Fig. 111.
“With these data the writer has found that the total length of the arc x y of [Fig. 110], which appears instead of the cycloid in the outline of a cutter for a 1-pitch rack, is less than 0.0175 inch; the real deviation from the true form, obviously, must be much less than that. It need hardly be stated that the effect upon the velocity ratio of an error so minute, and in that part of the contour, is so extremely small as to defy detection. And the best proof of the practical perfection of this system of making epicycloidal teeth is found in the smoothness and precision with which the wheels run; a set of them is shown in gear in [Fig. 111], the rack gearing as accurately with the largest as with the smallest. To which is to be added, finally, that objection taken, on whatever grounds, to the epicycloidal form of tooth, has no bearing upon the method above described of producing duplicate cutters for teeth of any form, which the pantagraphic engine will make with the same facility and exactness, if furnished with the proper templates.

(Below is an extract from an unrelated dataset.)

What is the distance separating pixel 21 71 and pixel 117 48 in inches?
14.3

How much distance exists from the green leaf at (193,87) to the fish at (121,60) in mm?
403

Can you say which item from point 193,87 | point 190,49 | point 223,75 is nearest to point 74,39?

“The front faces of the teeth of rotary cutters for gear-cutting are usually radial lines, and are ground square across so as to stand parallel with the axis of the cutter driving spindle, so that to whatever depth the cutter may have entered the wheel, the whole of the cutting edge within the wheel will meet the cut simultaneously. If this is not the case the pressure of the cut will spring the cutter, and also the arbor driving it, to one side. Suppose, for example, that the tooth faces not being square across, one side of the teeth meets the work first, then there will be as each tooth meets its cut an endeavour to crowd away from the cut until such time as the other side of the tooth also takes its cut.”
It is obvious that rotating cutters of this class cannot be used to cut teeth having the width of the space wider below than it is at the pitch line. Hence, if such cutters are required to be used upon epicycloidal teeth, the curves to be theoretically correct must be such as are due to a generating circle that will give at least parallel flanks. From this it becomes apparent that involute teeth being always thicker at the root than at the pitch line, and the spaces being, therefore, narrower at the root, may be cut with these cutters, no matter what the diameter of the base circle of the involute.

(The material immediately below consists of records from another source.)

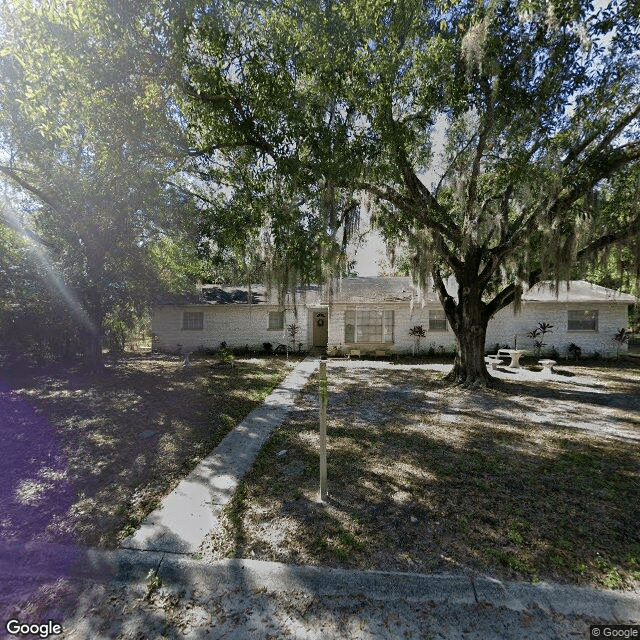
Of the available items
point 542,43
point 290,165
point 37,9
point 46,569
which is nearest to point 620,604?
point 46,569

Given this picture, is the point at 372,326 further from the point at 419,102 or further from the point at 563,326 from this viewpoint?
the point at 419,102

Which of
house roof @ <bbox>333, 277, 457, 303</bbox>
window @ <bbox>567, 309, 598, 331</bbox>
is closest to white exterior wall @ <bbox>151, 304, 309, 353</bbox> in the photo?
house roof @ <bbox>333, 277, 457, 303</bbox>

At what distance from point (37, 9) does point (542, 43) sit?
304 inches

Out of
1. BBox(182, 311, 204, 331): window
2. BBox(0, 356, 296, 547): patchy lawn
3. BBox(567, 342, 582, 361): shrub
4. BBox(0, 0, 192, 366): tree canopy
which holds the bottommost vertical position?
BBox(0, 356, 296, 547): patchy lawn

To produce with revolving cutters teeth of absolutely correct theoretical curvature of face and flank, it is essential that the cutter teeth be made of the exact curvature due to the diameter of pitch circle and generating circle of the wheel to be cut; while to produce a tooth thickness and space width, also theoretically correct, the thickness of the cutter must also be made to exactly answer the requirements of the particular wheel to be cut; hence, for every different number of teeth in wheels of an equal pitch a separate cutter is necessary if theoretical correctness is to be attained.

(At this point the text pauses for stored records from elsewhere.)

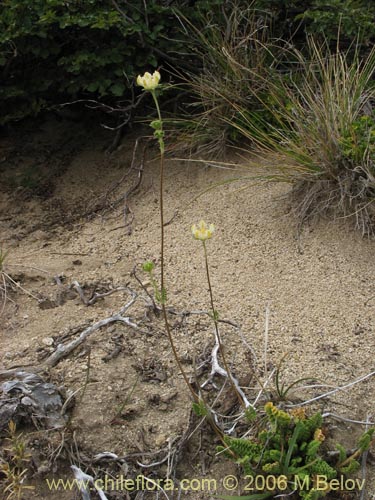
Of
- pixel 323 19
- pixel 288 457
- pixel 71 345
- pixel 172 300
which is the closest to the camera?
pixel 288 457

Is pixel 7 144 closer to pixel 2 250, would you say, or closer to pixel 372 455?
pixel 2 250

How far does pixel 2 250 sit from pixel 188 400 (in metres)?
1.50

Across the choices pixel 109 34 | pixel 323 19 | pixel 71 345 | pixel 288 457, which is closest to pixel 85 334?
pixel 71 345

This requirement of curvature is necessary because it has been shown that the curvatures of the epicycloid and hypocycloid, as also of the involute, vary with every different diameter of base circle, even though, in the case of epicycloidal teeth, the diameter of the generating circle remain the same. The requirement of thickness is necessary because the difference between the arc and the chord pitch is greater in proportion as the diameter of the base or pitch circle is decreased.
But the difference in the curvature on the short portions of the curves used for the teeth of fine pitches (and therefore of but little height) due to a slight variation in the diameter of the base circle is so minute, that it is found in practice that no sensible error is produced if a cutter be used within certain limits upon wheels having a different number of teeth than that for which the cutter is theoretically correct.
The range of these limits, however, must (to avoid sensible error) be more confined as the diameter of the base circle (or what is the same thing, the number of the teeth in the wheel) is decreased, because the error of curvature referred to increases as the diameters of either the base or the generating circles decrease. Thus the difference in the curve struck on a base circle of 20 inches diameter, and one of 40 inches diameter, using the same diameter of generating circle, would be very much less than that between the curves produced by the same diameter of generating circle on base circles respectively 10 and 5 inches diameter.